Setiap anggota harus memberikan sebagian waktu untuk kepentingan pembinaan profesinya, dan semua waktu dan tenaga yang diberikan oleh para anggota ini dikoordinasikan oleh para pejabat organisasi tersebut, sehingga pemanfaatannya menjadi efektif dan efisien. Dengan perkataan lain setiap anggota profesi, apakah ia sebagai pengurus atau sebagai anggota biasa, wajib berpatisipasi guna memelihara, membina, dan meningkatkan mutu organisasi profesi, dalam rangka mewujudkan cita-cita organisasi.
Dalam dasar keenam dari kode etik ini dengan gamblang juga dituliskan, bahwa guru secara pribadi dan bersama-sama, mengembangkan, dan meningkatkan mutu dan martabat profesinya. Dasar ini sangat tegas mewajibkan kepada seluruh anggota profesi guru untuk selalu meningkatkan mutu dan martabat profesi guru itu sendiri. Siapa lagi, kalau tidak anggota profesi itu sendiri, yang akan mengangkat martabat suatu profesi serta meningkatkan mutunya.
Untuk meningkatkan mutu suatu profesi, khususnya profesi keguruan, dapat di lakukan dengan berbagai cara, misalnya dengan melakukan penataran, lokakarya, pendidikan lanjutan, pendidikan dalam jabatan, studi banding, dan berbagai kegiatan akademik lainnya.

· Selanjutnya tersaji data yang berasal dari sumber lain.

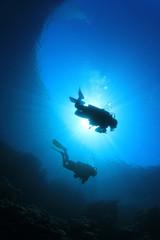 Divers on Scuba along reef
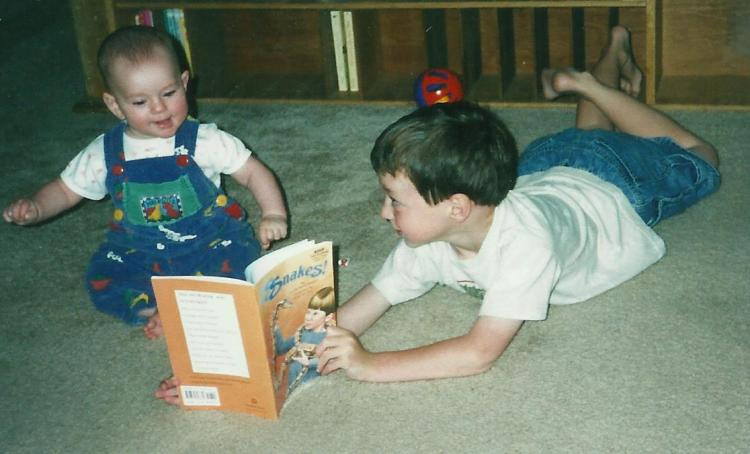 five year old boy reading to one year old girl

Jadi, kegiataan pembinaan profesi tidak hanya terbatas pada pendidikan prajabatan atau pendidikan lanjutan di perguruan tinggi saja, melainkan dapat juga di lakukan setelah yang bersangkutan lulus dari pendidikan prajabatan ataupun sedang dalam melaksanakan jabatan.
Usaha meningkatkan dan pengembangan mutu profesi dapat di lakukan dengan cara perseorangan oleh para anggotanya, ataupun juga dapat di lakukan secara bersama. Lamanya program peningkatan pembinaan itu pun beragam sesuai dengan yang di perlukan. Secara perseorangan peningkatan mutu profesi guru dapat di lakukan baik secara formal maupun secara informal. Peningkatan secara formal merupakan peningkatan mutu melalui pendidikan dalam berbagai kursus, sekolah, maupun kuliah di perguruan tinggi atau lembaga lain yang berhubungan dengan bidang profesinya. Di samping itu, secara informal guru dapat saja meningkatkan mutu profesinya dengan mendapatkan informasi dari mass media ( surat kabar, majalah, radio, televisi, dan lain-lain ) atau dari buku-buku yang sesuai dengan bidang profesi yang bersangkutan.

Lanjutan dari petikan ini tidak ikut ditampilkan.